### Preface

## by Prof Fred Szabo

Concordia University, Montreal, Canada

The second edition of this wonderful book promises to have a significant impact on how college-level mathematics is taught and learned. While the first edition was mainly addressed to mathematics teachers, its audience turned out to be significantly wider than intended. In fact, user reaction to the first edition suggests that the book has already changed the way certain aspects of undergraduate mathematics are viewed and understood.

Apart from the breadth of topics covered in this book, three features make this book a must-read for most mathematics and many science students. The book shows how the use of a computer-algebra system can enhance, facilitate and accelerate the learning of mathematics. This is particularly true for MuPAD, given its flexible pedagogical strengths and focus. The book also shows how structural programming encourages, motivates, and justifies mathematical rigor. The third and perhaps most striking feature of the book is its emphasis on visualization. This book takes its readers gently by the hand and helps them explore the visual properties of a large collection of basic mathematical objects in a way that is simply superb. The conversational style adopted by the author builds confidence, creates excitement, and may even have an influence on the content of the undergraduate mathematics curriculum in the years to come.

The selection of topics making up mainstream mathematics has always been in a state of flux, depending on existing mathematical knowledge and discovery, our changing understanding and interpretation of basic mathematical theorems and concepts, newly-found solutions to important mathematical problems, the interests of young researchers, and the computational needs of users of mathematics.
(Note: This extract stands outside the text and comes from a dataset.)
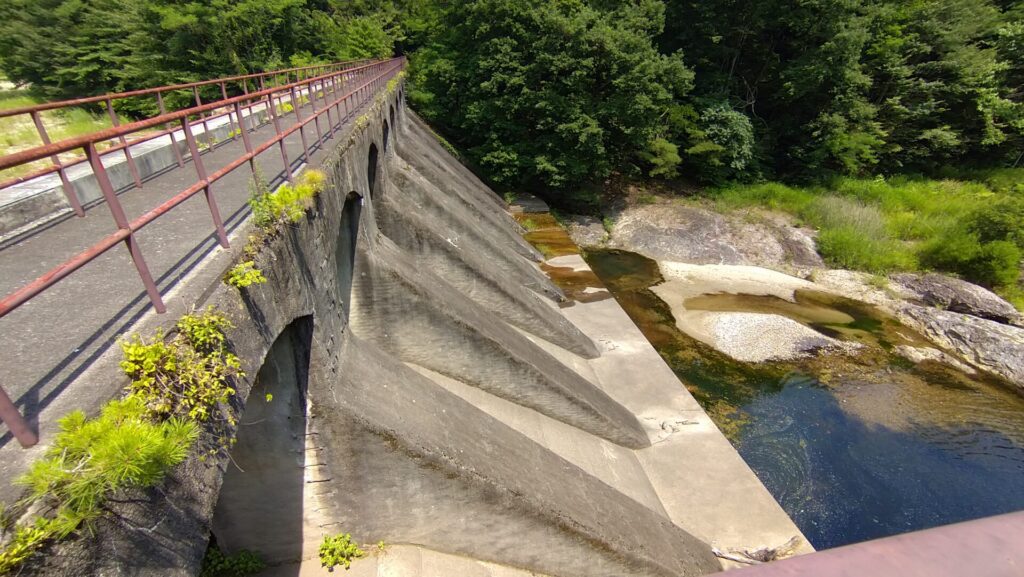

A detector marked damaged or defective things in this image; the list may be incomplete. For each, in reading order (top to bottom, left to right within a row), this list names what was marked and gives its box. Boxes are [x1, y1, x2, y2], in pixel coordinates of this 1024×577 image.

This book adds new dimensions to this dynamic by helping to shape the view of mathematics of a new generation and by stimulating their visual imagination. This book is one of the first to provide us with an exciting glimpse into the vast range of possibilities for rethinking what and how we teach in our mathematics courses.
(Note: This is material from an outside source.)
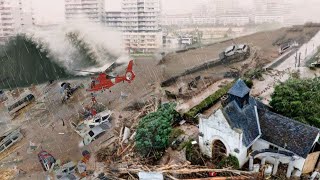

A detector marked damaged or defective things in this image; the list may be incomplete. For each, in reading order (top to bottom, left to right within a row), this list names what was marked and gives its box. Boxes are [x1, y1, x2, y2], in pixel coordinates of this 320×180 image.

crushed vehicle [7, 94, 34, 116]
crushed vehicle [0, 128, 23, 153]
crushed vehicle [79, 123, 111, 147]
crushed vehicle [37, 150, 56, 172]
As mentioned by the author, neither the first edition, nor this new addition of MuPAD Pro Computing Essentials pretends to be all things to all people. They represent a very personal account of a new perspective of how mathematics can be taught and studied with the help of computer algebra. The selection of topics in these books is broad enough to satisfy the needs of most college and undergraduate university mathematics majors programs. However, user feedback has already resulted in significant changes and improvements to the first addition. While reader influence is apparent in almost all chapters of this second edition, the author also takes full advantage of advances in the development of the MuPAD computer algebra system. This particularly apparent in Chapter 7, which is completely new, and precedes the descriptive exploration of curves and surfaces in Chapter 8 with a fascinating and manageable introduction the dynamic world of interactive graphics and computer animation.

Teachers of mathematics are currently still locked in vigorous debate about the virtues of computer-assisted teaching and learning. Opponents of the use of this technology argue that student fails to learn the basics. All they manage to acquire is a facility for pressing appropriate buttons to achieve mathematical output that they fail to understand. This is precisely why it is essential that the proponents of computer-assisted teaching and learning write good books that illustrate the pedagogical and mathematical benefits of technology. The present text is an excellent example of what is needed. It shows clearly the pedagogical value of a modest form of structural programming, and explains in motivational detail the basic steps and structure of many of the algorithms usually studied by mathematics undergraduates.

Let us briefly consider the range of topics covered in the text. It illustrates the comprehensive nature and extent of possible use of this book as a stand-alone textbook for college-level mathematics major programs.

The first five chapters still deal with the mechanics of using MuPAD, but in much greater detail and with more mathematical emphasis than the corresponding chapters in the first edition. They provide a careful introduction to basic principles of mathematical programming and algorithmic thinking. This is appropriate for several reasons. First of all, it is required reading for those interested in using MuPAD. But it is also indispensable for all mathematics students who hope to use their knowledge in the workplace. Today, and in the years to come, most mathematics graduates worth their salt are expected to be able to program in much the same way as they were expected to be able to use logarithm tables, slide rules and other gadgets in the past.

Chapters 9 to 13 provide an excursion into the more traditional topics of college mathematics: the language of sets, number systems, and some algebra, trigonometry, calculus and linear algebra. As such, MuPAD Pro Computing Essentials represents, in a real sense, a launch pad for the study of deeper mathematics with the help of MuPAD. The rapid development of specialized and advanced MuPAD libraries makes it possible to advance this project well beyond the practical limits set for this book.

I am looking forward to introducing my students to this new edition of MuPAD Pro Computing Essentials.